Been hearing lot of people talking lately on socials and online about systems dismantling and with it; their own illusions and delusions about life is also unravelling.

The Unlearning and Unravelling Process is when you start to see, or become “ awakened” to the fact that what you've known about reality up until this point has mostly been lies.

Then the natural process, is to begin questioning other areas of belief, including Institutions which are the backbone to the systems of Reality.
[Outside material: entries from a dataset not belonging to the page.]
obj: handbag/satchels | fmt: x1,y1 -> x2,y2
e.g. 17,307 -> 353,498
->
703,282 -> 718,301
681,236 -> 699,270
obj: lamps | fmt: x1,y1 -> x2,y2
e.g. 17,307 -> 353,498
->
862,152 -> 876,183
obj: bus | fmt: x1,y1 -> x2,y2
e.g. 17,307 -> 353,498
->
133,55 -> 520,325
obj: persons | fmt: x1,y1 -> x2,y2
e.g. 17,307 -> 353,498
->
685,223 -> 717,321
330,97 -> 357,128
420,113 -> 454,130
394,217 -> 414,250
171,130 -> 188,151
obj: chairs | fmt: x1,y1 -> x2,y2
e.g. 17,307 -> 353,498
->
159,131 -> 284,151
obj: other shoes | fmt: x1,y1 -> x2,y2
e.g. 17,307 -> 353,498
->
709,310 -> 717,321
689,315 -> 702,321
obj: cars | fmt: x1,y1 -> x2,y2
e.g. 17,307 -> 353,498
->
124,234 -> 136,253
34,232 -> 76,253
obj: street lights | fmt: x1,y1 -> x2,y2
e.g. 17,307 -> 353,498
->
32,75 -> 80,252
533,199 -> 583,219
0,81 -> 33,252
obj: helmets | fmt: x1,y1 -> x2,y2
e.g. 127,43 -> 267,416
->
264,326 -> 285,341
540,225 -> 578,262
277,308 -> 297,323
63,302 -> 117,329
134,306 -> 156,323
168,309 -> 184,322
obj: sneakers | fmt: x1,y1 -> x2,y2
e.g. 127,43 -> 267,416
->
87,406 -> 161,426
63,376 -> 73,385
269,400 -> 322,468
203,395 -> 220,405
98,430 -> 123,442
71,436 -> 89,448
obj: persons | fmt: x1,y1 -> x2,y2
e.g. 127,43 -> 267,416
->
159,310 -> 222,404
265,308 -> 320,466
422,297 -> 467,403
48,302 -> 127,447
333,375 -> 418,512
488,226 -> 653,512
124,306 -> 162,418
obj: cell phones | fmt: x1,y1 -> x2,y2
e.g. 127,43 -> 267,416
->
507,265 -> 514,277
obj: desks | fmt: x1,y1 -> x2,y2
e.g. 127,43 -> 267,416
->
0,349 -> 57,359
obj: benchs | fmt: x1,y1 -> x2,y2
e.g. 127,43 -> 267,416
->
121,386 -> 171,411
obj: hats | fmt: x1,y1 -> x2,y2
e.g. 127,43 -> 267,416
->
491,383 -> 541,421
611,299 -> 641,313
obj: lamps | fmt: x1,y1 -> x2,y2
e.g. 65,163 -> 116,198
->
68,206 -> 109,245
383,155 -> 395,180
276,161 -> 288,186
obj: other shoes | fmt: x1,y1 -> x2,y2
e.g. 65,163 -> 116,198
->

Or what actually just “appears” to be Reality...

Thankfully, my Unlearning Process began very early at the ripe old age of 10, when my mother died at the hands of racist medical institutions, which had her heavily medicated and steadily getting more sick until she eventually died of a major heart attack, after her heart and body was weakened through excessive use and abuse by Big Pharma.

Fuck Big Pharma.

Then the Institution of the Church and its care went out the window at 14, when I asked my creepy priest "If everything is "Maktoob" (Meaning Written - in Arabic) why do I have Free Will? He gave the reply of "Mary for you to have asked this question, you have lost your way.."  Instead of comforting the 14 year old me, who was brave enough to ask FAT philosophical questions, he judged me... DAMN straight! I did lose my way that day - and took my brother with me- as we both stopped going to church, when our Guardian would pick us up on Sunday mornings, we would skive down to the river for the whole day once he had left! 

Fuck the Church.

At 21, when I was doing door to door sales for ADT Security, I topped the company and won this awesome surround sound stereo TV system, which was EPIC for my broke ass back then. However the greedy Capitalists who ran that company took almost 6 months to deliver on these goods until I staged my first solo boycott of this company by withdrawing my labour UNTIL they delivered on those goods; which took them all of 10 speedy days, as I was still one of their top sales people, they knew they were losing more money than they were gaining.

Fuck the Capitalistic Machine.

Yeah, so I'm 43 now and still Unlearning more and more each day.. I wont lie, initially it is so lonely and hard to stand up especially when you lose all those deluded friends or family around you, however you gain much more awake, alert, autonomous warrior humans around you when you drop the excess baggage of those who ask you to conform for the sake of your Freedom. The difference between Soul family and blood family,..

So fam, what has been your Unlearning Process?  Over the last few years or decade perhaps?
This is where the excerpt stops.